Multiple inherited human neurological disorders are now attributed to expansion of short tandem repeats either in coding or non-coding regions of genes [2], [7], [8]. Genetic and molecular analysis of these disorders have revealed that the repeat expansion can result in either a loss of function of the gene (Fragile-X syndrome and Friedreich's ataxia) or a gain of function of the encoded protein (SCA1, SCA2, SCA3, SCA6, SCA7, SCA17, Huntington's disease, DRPLA, and oculopharyngeal muscular dystrophy) [7], [8]. RNA-mediated pathogenesis is believed to play a critical role in several other repeat expansion disorders, including Myotonic Dystrophy Type 1 (DM1) and Type 2 (DM2), SCA8, SCA12, Huntington's disease like 2 (HDL2), and fragile X tremor ataxias syndrome (FXTAS) [7], [8]. However, the pathogenic mechanism of DM1, SCA8, SCA12, HDL2 and FXTAS, which are caused by trinucleotide repeat expansions, may also involve qualitative or quantitative alterations of the protein products of the respective genes or genes on the opposite strand [33][35]. In contrast, SCA10 is the only human disorder proven to be caused by an expansion of a pentanucleotide repeat. Like the DM2 CCTG tetranucleotide repeat, the SCA10 ATTCT repeat shows repeat-number polymorphism, which makes these non-trinucleotide repeat highly unlikely to encode protein sequences from either strand. Furthermore, we have shown that the intronic repeat expansion does not alter ATXN10 transcripts [17]. Thus, SCA10 is likely to be a disorder solely caused by RNA-based mechanism, unlike most disorders that are caused by trinucleotide repeat expansions.

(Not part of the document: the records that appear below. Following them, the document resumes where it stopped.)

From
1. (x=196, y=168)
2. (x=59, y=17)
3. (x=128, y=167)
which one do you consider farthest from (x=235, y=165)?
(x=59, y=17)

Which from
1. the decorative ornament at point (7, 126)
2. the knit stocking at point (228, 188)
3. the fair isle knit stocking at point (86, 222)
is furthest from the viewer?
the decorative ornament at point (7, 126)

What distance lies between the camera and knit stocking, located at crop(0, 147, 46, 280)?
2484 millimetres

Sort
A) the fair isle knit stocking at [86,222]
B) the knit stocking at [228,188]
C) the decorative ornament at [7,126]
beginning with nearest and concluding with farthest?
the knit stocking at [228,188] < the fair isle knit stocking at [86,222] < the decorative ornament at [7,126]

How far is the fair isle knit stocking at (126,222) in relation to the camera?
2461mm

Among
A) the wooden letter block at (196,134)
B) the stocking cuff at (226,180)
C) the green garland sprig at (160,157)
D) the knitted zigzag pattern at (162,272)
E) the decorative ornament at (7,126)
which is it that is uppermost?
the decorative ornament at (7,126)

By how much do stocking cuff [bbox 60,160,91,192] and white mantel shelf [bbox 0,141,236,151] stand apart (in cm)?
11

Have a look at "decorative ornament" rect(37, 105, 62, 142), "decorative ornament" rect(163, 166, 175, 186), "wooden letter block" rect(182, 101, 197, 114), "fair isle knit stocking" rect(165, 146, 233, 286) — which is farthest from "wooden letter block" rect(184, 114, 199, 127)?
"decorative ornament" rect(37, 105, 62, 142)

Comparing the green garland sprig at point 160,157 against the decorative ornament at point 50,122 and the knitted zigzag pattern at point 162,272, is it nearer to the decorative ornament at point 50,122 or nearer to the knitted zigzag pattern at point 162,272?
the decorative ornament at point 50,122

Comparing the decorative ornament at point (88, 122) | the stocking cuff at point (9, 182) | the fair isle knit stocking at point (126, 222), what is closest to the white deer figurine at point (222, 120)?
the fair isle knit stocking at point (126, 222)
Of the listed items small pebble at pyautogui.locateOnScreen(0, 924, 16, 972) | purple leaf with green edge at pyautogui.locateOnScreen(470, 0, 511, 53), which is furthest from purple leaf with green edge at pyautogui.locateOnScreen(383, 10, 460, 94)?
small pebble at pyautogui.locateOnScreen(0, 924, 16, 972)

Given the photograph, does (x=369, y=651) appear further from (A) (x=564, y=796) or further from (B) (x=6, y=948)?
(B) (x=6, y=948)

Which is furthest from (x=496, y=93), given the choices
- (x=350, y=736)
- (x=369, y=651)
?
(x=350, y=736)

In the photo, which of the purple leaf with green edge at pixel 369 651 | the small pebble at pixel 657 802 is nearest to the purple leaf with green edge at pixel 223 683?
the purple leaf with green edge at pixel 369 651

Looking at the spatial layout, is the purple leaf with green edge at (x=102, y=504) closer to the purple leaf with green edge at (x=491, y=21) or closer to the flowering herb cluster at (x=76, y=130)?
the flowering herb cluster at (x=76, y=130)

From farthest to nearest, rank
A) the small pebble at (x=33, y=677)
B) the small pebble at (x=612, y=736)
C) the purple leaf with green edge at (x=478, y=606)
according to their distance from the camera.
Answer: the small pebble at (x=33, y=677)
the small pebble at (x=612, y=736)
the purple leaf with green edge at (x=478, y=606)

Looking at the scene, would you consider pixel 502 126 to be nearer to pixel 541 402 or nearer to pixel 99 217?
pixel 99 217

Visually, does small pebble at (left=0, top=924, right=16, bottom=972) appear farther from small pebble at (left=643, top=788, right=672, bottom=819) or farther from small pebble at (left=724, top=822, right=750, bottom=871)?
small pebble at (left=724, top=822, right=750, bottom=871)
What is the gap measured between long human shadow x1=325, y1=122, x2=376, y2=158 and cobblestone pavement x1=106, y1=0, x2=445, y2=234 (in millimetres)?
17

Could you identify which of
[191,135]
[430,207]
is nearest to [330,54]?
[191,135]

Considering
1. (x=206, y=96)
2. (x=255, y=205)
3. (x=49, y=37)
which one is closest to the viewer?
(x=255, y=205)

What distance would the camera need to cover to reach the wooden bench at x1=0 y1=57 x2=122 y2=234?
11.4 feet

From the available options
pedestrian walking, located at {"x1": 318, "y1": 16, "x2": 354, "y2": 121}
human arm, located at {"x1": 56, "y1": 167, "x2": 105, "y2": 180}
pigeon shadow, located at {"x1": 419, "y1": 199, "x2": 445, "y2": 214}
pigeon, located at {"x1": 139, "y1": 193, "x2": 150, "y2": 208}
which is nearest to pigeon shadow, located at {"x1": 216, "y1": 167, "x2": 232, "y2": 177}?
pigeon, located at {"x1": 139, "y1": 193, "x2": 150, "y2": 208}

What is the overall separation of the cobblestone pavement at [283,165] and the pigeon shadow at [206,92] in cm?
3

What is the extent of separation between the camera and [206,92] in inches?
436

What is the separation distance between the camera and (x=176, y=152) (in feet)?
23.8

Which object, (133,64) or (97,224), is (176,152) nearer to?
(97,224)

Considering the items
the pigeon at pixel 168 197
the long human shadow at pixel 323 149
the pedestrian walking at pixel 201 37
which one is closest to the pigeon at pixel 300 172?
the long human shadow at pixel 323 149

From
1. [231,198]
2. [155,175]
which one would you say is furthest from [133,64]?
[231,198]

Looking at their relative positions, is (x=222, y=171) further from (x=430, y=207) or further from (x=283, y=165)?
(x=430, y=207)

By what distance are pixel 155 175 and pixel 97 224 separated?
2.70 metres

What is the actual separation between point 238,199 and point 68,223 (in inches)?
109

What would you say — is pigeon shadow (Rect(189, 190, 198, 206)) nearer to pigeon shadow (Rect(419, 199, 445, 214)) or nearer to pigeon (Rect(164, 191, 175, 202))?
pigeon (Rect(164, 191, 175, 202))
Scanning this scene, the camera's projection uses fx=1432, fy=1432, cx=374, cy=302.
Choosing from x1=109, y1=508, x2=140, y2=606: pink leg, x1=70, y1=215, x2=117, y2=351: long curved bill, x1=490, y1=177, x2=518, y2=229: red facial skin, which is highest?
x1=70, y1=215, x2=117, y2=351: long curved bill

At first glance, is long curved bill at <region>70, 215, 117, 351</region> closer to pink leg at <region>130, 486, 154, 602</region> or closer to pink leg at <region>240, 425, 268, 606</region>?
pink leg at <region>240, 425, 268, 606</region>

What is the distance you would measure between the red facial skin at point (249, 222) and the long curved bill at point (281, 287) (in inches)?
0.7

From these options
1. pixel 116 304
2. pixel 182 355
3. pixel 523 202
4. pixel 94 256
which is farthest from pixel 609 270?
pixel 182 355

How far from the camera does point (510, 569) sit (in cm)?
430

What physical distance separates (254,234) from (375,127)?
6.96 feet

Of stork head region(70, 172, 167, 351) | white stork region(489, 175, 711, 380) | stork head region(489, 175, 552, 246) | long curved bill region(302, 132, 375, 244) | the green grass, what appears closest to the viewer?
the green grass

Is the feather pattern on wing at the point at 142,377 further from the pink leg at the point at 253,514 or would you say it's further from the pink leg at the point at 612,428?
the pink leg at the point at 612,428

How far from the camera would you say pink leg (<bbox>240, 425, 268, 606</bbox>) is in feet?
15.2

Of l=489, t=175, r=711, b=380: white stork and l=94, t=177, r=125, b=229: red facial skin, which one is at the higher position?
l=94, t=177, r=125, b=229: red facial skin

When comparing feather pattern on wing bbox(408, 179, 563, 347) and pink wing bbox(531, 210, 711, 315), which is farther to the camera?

In the present study we provide evidence that SCA10 pathogenesis results from a trans-dominant gain-of-function of AUUCU repeats. First, transcription of the mutant allele produces transcripts that form aggregates in the nucleus and cytoplasm of the SCA10 cells and in transgenic mouse brain. Second: the expanded AUUCU repeat complexes with hnRNP K, leading to the loss of function of hnRNP K. Third, expression of expanded AUUCU repeat results in the accumulation of PKCδ in the mitochondria and caspase-3 mediated activation of apoptosis. Fourth, diminished hnRNP K activity recapitulates these events caused by expanded AUUCU repeats. And finally, over-expression of hnRNP K, as well as down-regulation of transcripts of expanded ATTCT repeat, rescues cells from apoptosis caused by expanded AUUCU repeats. Based on these findings, we conclude that the AUUCU RNA binds to and inactivates hnRNP K, triggering caspase-3-mediated apoptosis via translocation of PKCδ to mitochondria. Previous reports suggest that the presence of PKCδ in the mitochondria results in decreased membrane potential, release of cytochrome C, and activation of caspase-3 [30][32], further supporting our conclusion. Moreover, caspase-3 activates PKCδ and activated PKCδ further activates caspase-3 [30], and proteolytically activated PKCδ down-regulates hnRNP K protein in a proteasome-dependent manner [36]. Hence, positive feedback loops involving hnRNP K, PKCδ and caspase-3 may enhance this pathogenic pathway in SCA10. Since apoptosis is considered to be a major mechanism of cell death in a variety of human neurodegenerative disorders [37], the novel pathway of apoptosis induced by the mutant ATXN10 RNA is relevant to the neurodegenerative phenotype of SCA10. Our results provide strong evidence that this novel mechanism of trans-dominant RNA gain of function contributes to the pathogenic mechanism in SCA10.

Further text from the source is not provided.